What to produce –
This exercise calls for the line with "stewardship) | |", the line with "Adjusted difference (95%", and all lines between them in the material below, output exactly and with no other lines.

Data records –
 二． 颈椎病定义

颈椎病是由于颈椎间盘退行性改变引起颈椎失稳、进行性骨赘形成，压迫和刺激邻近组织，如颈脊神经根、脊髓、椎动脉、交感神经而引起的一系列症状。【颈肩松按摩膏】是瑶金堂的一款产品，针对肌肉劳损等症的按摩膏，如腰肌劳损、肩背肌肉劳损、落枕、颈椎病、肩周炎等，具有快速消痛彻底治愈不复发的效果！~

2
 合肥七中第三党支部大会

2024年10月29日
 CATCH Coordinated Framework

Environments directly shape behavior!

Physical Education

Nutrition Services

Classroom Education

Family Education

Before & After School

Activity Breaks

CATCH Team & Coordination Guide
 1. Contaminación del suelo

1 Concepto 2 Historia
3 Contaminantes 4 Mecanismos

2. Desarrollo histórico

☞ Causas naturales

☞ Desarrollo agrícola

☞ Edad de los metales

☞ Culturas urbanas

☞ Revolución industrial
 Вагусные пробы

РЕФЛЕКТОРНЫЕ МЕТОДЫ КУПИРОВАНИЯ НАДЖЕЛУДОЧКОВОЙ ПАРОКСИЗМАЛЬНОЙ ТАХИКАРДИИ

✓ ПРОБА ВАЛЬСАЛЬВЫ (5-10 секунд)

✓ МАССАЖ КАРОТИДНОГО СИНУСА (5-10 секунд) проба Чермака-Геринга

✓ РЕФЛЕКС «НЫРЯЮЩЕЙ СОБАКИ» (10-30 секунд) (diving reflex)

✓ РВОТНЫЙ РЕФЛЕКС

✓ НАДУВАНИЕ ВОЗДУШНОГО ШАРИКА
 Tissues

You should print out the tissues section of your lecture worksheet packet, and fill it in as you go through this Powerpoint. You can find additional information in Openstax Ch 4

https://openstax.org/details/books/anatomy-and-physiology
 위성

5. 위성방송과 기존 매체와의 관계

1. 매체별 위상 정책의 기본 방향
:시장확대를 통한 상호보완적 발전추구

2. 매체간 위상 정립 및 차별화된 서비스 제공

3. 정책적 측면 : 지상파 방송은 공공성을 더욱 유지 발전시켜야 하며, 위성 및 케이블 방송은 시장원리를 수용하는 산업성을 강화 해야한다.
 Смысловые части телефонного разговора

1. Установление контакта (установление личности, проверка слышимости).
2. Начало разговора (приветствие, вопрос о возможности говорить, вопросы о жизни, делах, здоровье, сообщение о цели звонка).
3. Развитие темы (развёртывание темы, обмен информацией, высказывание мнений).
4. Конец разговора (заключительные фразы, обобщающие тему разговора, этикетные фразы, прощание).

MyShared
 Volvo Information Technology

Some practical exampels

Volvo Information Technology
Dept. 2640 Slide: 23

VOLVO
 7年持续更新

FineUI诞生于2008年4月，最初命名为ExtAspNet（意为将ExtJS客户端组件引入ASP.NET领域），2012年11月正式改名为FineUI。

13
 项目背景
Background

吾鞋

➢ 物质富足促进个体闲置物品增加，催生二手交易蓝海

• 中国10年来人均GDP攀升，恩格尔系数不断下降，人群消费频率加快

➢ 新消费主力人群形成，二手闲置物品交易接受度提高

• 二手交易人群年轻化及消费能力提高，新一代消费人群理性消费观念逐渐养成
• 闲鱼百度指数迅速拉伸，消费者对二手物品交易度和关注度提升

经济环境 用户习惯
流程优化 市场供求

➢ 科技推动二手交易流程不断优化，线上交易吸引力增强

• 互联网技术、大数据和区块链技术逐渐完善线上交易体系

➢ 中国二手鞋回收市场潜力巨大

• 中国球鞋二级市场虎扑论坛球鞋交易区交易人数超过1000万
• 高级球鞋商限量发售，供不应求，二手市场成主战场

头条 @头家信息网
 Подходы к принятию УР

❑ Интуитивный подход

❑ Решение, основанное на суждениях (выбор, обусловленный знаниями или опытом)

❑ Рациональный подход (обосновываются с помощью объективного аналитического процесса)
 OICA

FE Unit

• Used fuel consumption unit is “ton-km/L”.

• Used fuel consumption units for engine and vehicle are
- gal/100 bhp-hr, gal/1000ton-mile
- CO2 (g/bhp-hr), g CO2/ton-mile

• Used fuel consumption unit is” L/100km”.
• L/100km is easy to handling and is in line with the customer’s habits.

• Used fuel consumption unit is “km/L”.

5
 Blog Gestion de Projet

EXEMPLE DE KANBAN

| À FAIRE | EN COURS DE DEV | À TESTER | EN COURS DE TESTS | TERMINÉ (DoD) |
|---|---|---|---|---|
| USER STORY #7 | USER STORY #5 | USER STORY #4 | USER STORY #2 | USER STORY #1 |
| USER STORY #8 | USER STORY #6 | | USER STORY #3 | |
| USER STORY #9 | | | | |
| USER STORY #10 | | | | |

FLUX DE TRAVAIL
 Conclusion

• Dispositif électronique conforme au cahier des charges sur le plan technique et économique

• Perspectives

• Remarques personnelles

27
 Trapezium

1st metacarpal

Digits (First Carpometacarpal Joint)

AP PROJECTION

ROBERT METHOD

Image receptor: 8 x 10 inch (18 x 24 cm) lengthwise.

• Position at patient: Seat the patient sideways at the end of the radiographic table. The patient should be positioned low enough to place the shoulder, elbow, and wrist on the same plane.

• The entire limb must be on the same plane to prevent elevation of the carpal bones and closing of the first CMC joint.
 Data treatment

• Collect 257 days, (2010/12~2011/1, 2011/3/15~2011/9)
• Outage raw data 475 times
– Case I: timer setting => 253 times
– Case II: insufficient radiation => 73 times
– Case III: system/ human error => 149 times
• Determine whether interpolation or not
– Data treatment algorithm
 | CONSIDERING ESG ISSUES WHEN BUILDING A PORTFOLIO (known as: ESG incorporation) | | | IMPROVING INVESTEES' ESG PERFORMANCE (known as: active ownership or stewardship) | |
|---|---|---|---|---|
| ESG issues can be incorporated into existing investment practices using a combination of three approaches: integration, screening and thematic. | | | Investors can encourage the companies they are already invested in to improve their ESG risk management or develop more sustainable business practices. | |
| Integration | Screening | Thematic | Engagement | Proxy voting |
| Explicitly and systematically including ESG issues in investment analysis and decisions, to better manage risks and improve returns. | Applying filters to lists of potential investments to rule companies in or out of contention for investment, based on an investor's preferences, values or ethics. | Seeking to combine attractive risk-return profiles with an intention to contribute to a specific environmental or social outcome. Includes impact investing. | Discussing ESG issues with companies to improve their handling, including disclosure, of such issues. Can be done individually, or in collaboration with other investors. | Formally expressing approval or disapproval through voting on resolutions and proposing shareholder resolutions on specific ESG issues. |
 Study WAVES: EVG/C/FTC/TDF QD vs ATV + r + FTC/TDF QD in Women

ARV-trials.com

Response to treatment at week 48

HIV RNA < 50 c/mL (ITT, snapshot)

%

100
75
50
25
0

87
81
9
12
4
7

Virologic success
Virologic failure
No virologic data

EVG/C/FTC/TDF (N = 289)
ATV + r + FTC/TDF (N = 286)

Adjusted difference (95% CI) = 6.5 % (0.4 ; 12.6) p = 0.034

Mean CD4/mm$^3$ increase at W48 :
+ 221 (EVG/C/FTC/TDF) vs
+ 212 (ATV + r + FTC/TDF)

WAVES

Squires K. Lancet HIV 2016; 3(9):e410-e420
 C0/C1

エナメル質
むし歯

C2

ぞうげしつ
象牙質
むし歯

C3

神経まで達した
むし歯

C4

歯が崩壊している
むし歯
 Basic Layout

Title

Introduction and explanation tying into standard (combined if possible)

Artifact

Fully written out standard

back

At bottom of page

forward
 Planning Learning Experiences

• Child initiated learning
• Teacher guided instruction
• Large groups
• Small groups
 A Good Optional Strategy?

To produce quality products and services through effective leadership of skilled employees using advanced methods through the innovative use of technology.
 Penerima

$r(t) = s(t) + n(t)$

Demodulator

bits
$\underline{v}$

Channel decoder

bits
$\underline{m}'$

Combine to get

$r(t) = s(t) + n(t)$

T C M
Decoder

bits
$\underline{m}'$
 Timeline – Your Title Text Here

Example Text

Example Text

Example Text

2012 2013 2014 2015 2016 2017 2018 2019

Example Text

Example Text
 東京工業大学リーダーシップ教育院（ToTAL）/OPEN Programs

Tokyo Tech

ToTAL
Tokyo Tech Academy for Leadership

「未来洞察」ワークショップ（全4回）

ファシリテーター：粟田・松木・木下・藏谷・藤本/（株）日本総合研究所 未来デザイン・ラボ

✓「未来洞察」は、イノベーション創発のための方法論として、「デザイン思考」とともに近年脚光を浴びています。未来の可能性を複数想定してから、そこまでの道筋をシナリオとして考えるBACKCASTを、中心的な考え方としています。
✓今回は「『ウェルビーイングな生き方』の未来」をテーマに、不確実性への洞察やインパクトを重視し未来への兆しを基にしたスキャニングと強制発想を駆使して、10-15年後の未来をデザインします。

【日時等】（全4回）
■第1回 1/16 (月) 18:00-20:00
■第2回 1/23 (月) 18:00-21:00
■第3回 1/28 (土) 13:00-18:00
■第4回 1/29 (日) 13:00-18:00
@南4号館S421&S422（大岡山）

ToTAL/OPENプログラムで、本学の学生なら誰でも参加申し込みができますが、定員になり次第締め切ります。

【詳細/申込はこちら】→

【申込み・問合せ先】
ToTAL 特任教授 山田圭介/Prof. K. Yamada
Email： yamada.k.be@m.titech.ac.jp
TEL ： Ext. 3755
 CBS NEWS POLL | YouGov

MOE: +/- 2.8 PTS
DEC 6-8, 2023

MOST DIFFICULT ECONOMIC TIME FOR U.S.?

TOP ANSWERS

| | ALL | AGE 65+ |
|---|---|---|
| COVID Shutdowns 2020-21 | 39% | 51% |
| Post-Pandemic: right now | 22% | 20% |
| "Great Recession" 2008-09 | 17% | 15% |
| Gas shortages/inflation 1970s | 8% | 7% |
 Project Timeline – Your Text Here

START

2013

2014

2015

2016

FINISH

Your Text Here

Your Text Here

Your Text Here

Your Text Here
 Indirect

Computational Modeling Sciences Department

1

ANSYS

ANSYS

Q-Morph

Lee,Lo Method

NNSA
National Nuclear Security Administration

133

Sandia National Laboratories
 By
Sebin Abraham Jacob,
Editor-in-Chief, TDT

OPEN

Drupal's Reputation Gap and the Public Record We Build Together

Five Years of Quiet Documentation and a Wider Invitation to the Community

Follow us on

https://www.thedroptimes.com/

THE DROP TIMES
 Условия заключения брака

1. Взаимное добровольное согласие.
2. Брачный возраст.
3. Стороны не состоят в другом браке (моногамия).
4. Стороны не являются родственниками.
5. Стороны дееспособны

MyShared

Answer space –
 | CONSIDERING ESG ISSUES WHEN BUILDING A PORTFOLIO (known as: ESG incorporation) | | | IMPROVING INVESTEES' ESG PERFORMANCE (known as: active ownership or stewardship) | |
|---|---|---|---|---|
| ESG issues can be incorporated into existing investment practices using a combination of three approaches: integration, screening and thematic. | | | Investors can encourage the companies they are already invested in to improve their ESG risk management or develop more sustainable business practices. | |
| Integration | Screening | Thematic | Engagement | Proxy voting |
| Explicitly and systematically including ESG issues in investment analysis and decisions, to better manage risks and improve returns. | Applying filters to lists of potential investments to rule companies in or out of contention for investment, based on an investor's preferences, values or ethics. | Seeking to combine attractive risk-return profiles with an intention to contribute to a specific environmental or social outcome. Includes impact investing. | Discussing ESG issues with companies to improve their handling, including disclosure, of such issues. Can be done individually, or in collaboration with other investors. | Formally expressing approval or disapproval through voting on resolutions and proposing shareholder resolutions on specific ESG issues. |
 Study WAVES: EVG/C/FTC/TDF QD vs ATV + r + FTC/TDF QD in Women

ARV-trials.com

Response to treatment at week 48

HIV RNA < 50 c/mL (ITT, snapshot)

%

100
75
50
25
0

87
81
9
12
4
7

Virologic success
Virologic failure
No virologic data

EVG/C/FTC/TDF (N = 289)
ATV + r + FTC/TDF (N = 286)

Adjusted difference (95% CI) = 6.5 % (0.4 ; 12.6) p = 0.034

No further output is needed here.